18-10-2023 9:00 am Add to iCal
Campus Solna Petrensalen, Nobels väg 12B, 17165, Solna

Professor Fernando Maestu, Director of the Center for Cognitive and Computational Neuroscience, Madrid, Spain, and his colleague, Associate Professor Ricardo Bruna, are invited to present their extensive work in EEG/MEG and discuss and inspire collaboration with departments at KI (CNS, Neuro, NVS).

Fernando Maestu and his colleagues have made significant advances in AD and MCI research using EEG and MEG methods. Fernando and Ricardo will each give a lecture on Wednesday October 18, starting at 09.00 (Ricardo) and 10.00 (Fernando) - both in Petrensalen, Solna.

Ricardo's talk: "How to estimate brain synchronization from neurophysiological data" will appeal to a more specialized audience interested in practical analysis of MEG/EEG data analysis of synchronization.

Fernando's talk: "Hypersynchronization as a MEG biomarker for tracking AD continuum" will appeal to a wider audience interested in brain imaging, MEG, cognitive function, and neurodegenerative disorders - those with an interest in MEEG and AD/MCI in particular.

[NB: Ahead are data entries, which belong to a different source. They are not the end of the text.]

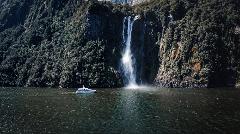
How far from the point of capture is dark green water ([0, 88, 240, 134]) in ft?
249

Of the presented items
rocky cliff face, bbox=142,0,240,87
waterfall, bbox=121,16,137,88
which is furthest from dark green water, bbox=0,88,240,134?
waterfall, bbox=121,16,137,88

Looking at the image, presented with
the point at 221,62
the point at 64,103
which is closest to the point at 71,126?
the point at 64,103

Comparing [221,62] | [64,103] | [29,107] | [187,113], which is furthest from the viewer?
[221,62]

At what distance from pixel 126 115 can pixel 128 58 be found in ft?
310

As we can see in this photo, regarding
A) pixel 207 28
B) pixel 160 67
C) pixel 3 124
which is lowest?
pixel 3 124

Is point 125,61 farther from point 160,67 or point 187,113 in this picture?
point 187,113

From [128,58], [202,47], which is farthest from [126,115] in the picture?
[128,58]

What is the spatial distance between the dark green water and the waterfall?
57263mm

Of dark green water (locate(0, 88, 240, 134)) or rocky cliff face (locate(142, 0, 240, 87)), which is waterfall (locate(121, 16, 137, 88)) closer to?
rocky cliff face (locate(142, 0, 240, 87))

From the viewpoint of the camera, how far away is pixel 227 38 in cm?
16612

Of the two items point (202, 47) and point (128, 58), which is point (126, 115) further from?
point (128, 58)

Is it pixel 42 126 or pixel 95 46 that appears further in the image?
pixel 95 46

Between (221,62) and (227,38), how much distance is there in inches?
379

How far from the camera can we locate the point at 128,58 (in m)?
185
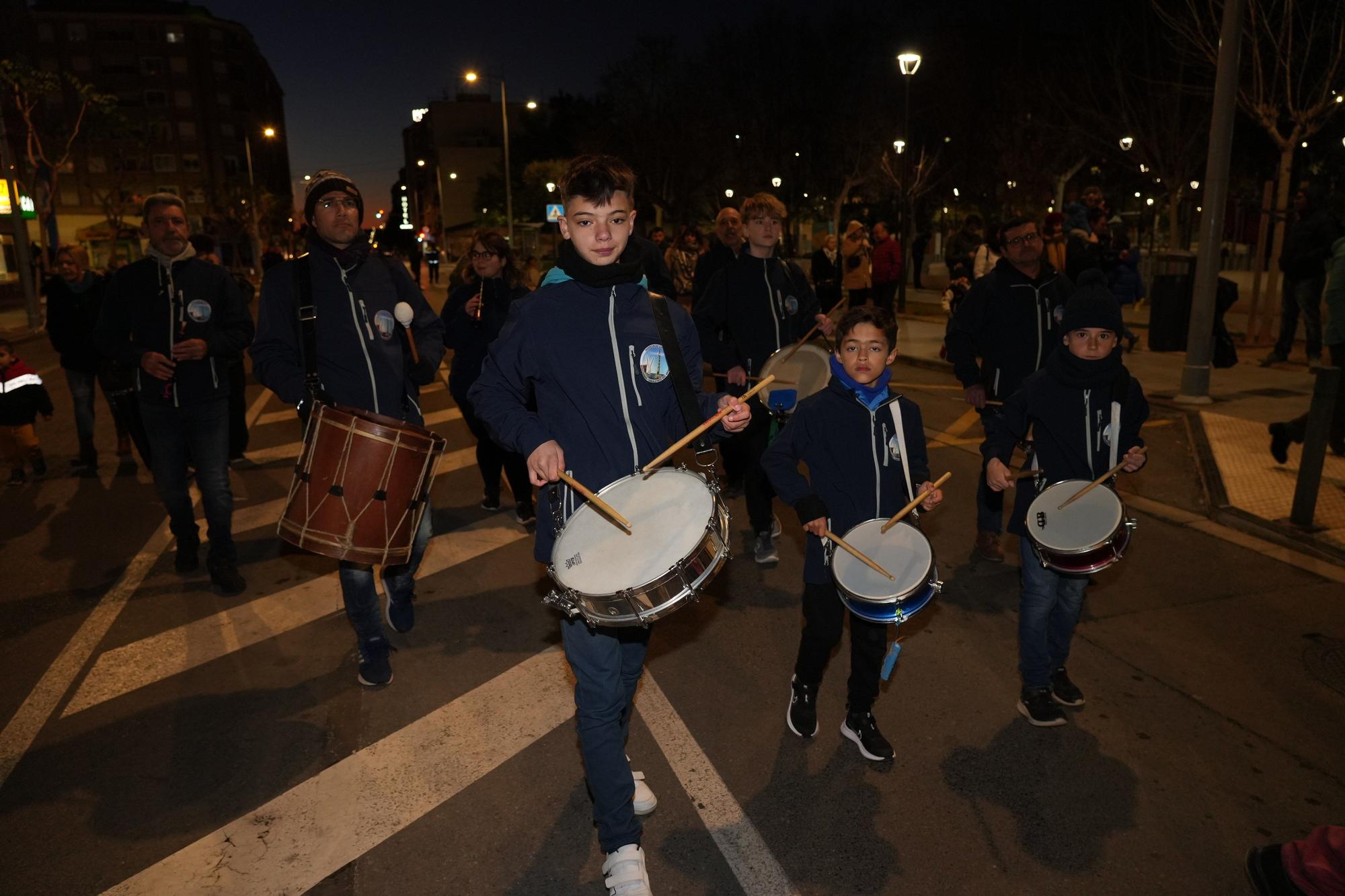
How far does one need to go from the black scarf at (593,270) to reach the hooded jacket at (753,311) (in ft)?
9.85

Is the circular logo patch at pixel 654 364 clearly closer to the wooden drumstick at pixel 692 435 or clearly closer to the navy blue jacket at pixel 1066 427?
the wooden drumstick at pixel 692 435

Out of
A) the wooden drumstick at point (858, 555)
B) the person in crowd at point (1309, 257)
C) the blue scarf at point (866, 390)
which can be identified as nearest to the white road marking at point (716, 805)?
the wooden drumstick at point (858, 555)

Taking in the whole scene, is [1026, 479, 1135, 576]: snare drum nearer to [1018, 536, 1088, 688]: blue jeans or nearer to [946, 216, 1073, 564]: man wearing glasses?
[1018, 536, 1088, 688]: blue jeans

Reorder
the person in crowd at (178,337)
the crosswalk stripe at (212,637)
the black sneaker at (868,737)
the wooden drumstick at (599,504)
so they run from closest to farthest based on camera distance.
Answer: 1. the wooden drumstick at (599,504)
2. the black sneaker at (868,737)
3. the crosswalk stripe at (212,637)
4. the person in crowd at (178,337)

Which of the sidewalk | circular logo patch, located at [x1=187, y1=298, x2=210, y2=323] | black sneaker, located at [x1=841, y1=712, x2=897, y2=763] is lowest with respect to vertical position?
black sneaker, located at [x1=841, y1=712, x2=897, y2=763]

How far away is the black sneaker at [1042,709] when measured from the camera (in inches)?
161

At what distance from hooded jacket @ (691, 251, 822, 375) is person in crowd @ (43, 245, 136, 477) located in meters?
5.86

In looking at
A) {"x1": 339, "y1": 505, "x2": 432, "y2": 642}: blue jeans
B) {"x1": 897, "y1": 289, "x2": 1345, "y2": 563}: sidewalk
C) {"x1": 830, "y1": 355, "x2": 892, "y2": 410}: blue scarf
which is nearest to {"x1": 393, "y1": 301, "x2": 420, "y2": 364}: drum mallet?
{"x1": 339, "y1": 505, "x2": 432, "y2": 642}: blue jeans

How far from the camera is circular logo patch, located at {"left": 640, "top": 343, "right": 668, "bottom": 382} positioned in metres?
2.98

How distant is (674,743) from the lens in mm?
4004

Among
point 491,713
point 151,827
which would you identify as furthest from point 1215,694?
point 151,827

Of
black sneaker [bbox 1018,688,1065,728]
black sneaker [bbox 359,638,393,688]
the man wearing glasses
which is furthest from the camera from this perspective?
the man wearing glasses

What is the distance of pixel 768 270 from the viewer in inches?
239

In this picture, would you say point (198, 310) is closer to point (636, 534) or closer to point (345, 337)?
point (345, 337)
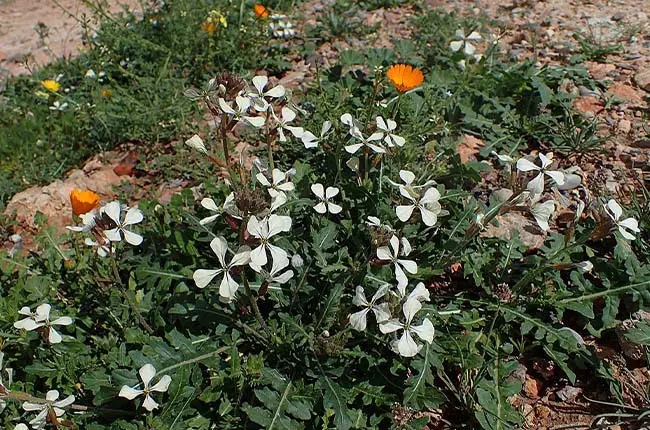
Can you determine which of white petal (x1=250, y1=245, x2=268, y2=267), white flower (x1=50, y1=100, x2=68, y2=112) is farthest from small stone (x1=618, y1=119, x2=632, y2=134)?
white flower (x1=50, y1=100, x2=68, y2=112)

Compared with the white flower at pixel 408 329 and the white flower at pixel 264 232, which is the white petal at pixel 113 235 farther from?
the white flower at pixel 408 329

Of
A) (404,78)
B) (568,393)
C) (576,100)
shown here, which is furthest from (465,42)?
(568,393)

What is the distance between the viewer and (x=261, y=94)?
267 centimetres

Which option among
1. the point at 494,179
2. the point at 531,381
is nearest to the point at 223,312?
the point at 531,381

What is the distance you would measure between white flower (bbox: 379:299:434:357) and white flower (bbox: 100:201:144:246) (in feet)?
3.61

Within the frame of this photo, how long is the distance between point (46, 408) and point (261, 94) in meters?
1.61

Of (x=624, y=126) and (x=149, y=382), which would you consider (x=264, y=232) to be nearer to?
(x=149, y=382)

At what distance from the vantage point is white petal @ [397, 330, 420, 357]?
7.02 feet

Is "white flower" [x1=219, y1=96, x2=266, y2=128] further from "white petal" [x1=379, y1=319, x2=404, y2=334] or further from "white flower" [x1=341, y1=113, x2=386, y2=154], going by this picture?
"white petal" [x1=379, y1=319, x2=404, y2=334]

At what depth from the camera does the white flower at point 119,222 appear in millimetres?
2383

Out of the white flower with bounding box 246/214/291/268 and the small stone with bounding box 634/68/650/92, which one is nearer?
the white flower with bounding box 246/214/291/268

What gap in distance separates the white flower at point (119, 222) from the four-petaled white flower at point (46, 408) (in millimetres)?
677

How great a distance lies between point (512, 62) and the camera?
4.71 metres

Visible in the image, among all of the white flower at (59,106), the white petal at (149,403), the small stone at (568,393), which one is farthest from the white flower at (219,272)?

A large number of audiences and stakeholders in the research field consider Prof. Fernando Maestu a highly skilled researcher and an excellent and inspiring speaker. For those potentially interested in cognitive function and MEG/EEG data recording and analysis in neurodegenerative diseases, the two lectures are an excellent combination.


Abstract "How to estimate brain synchronization from neurophysiological data":
Brain synchronization, or functional connectivity, has shifted in the last years towards the preferred method to study brain activity, especially when working with pathological states such as AD. This increased popularity has been favored, to a large extent, by the increased computational power. Nevertheless, the estimation of source-space activity and the corresponding functional connectivity can easily exhaust the computational resources of a lab, especially when working with large datasets. In this talk we will present the choices taken, from the raw data to the final comparison of functional connectivity matrices, to achieve consistent results in a fast and efficient way.

Abstract "Hypersynchronization as a MEG biomarker for tracking AD continuum":
In recent years, the study of brain functional networks derived from EEG/MEG as a biomarker to track the changes across the Alzheimer's disease (AD) continuum, has received increasing attention. This is mainly because the method is non-invasive, it is possible to perform multiple recordings on each patient, it is reliable and it is effective in evaluating the impact of different types of interventions. In this talk, we will show specifically how hypersynchrony of the functional networks can be a robust biomarker to track the different stages of the disease, to predict which of the MCI patients will develop dementia, how it is correlated with classical protein biomarkers and how it is modulated by lifestyle and cognitive interventions. Potential pathophysiological bases for hypersynchrony will also be discussed.